Saudi jets kill 76 in fresh raids on Yemen

Unabated Saudi airstrikes have claimed the lives of at least 76 people, injuring around 130 others across the kingdom’s impoverished southern neighbor, Yemen.

Saudi jets pummeled the Yemeni capital Sana’a over Friday and Saturday, killing 35 people and injuring more than 120 others. Yemen’s Saba Net news agency said the number of the victims could rise due to the intensity of the attacks.

The aircraft targeted the Yemeni Interior Ministry building, public services facilities and residential buildings in the city.

Striking the Sirwah district in the Ma’rib province in west-central Yemen, Saudi planes killed four civilians and left a number of people wounded.

The kingdom’s warplanes attacked the Al Bayda province in southern Yemen, slaying a child and wounding two of the victim’s family members.

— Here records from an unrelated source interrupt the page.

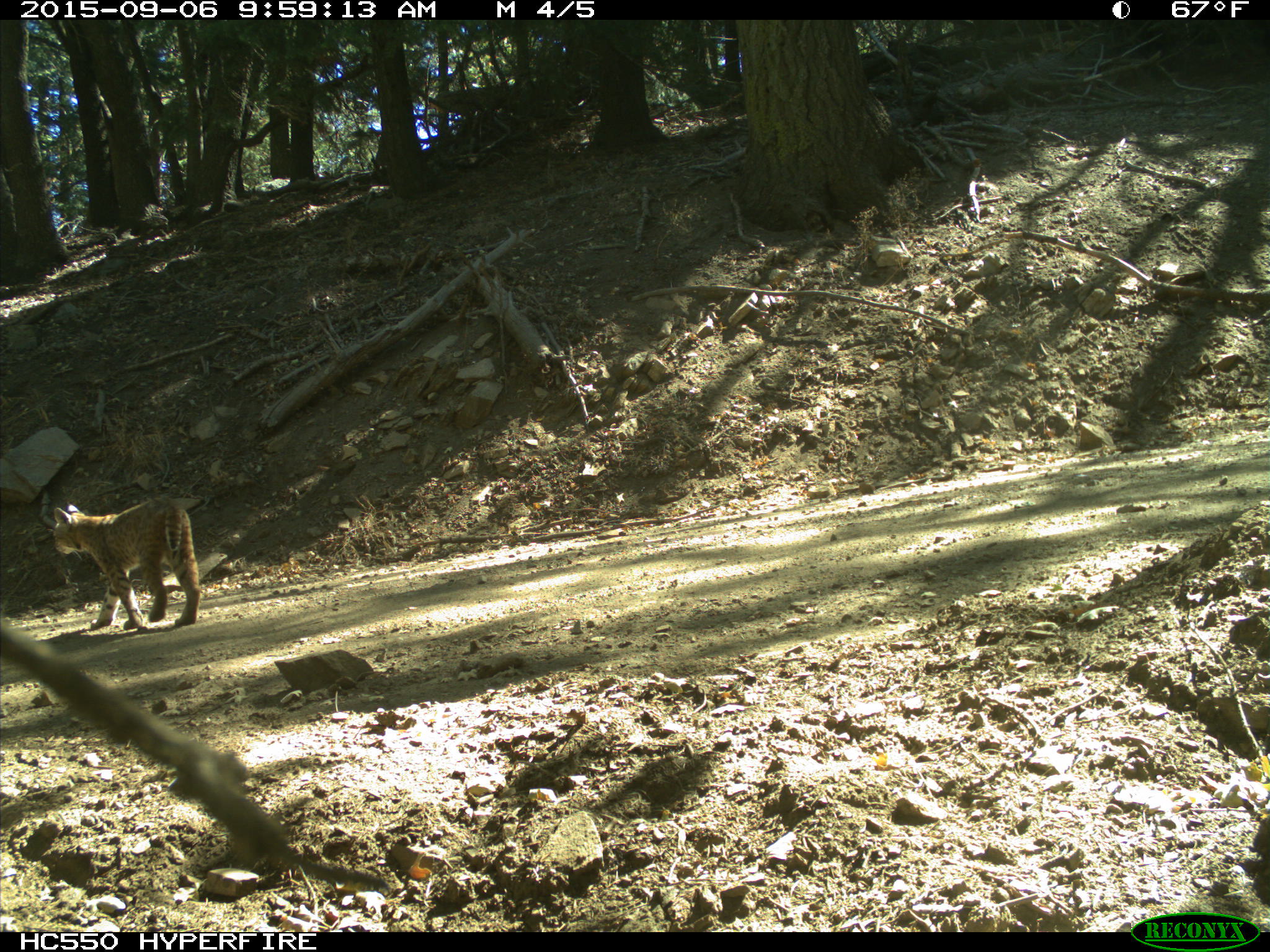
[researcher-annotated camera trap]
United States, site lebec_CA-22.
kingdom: Animalia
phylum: Chordata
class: Mammalia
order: Carnivora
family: Felidae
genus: Lynx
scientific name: Lynx rufus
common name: bobcat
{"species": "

As many as 21 people were killed and two others wounded after the planes attacked a village in the northwestern Yemeni province of Sa’ada. Saudi attacks also claimed the lives of 15 people and injured five others, targeting the province’s Bagim district

On March 26, Saudi Arabia began its aggression against Yemen – without a UN mandate – in a bid to undermine the Houthi Ansarullah movement and restore power to the country’s fugitive former president, Abd Rabbuh Mansur Hadi, a staunch ally of Riyadh.

The conflict has so far left about 5,200 people dead and thousands of others wounded, the UN says. Local Yemeni sources, however, say the fatality figure is much higher.

The Yemeni al-Masirah TV network, meanwhile, reported that Yemen’s Army and popular committees had struck two Saudi military vehicles in Jizan, killing six Saudi military personnel and injuring a number of others.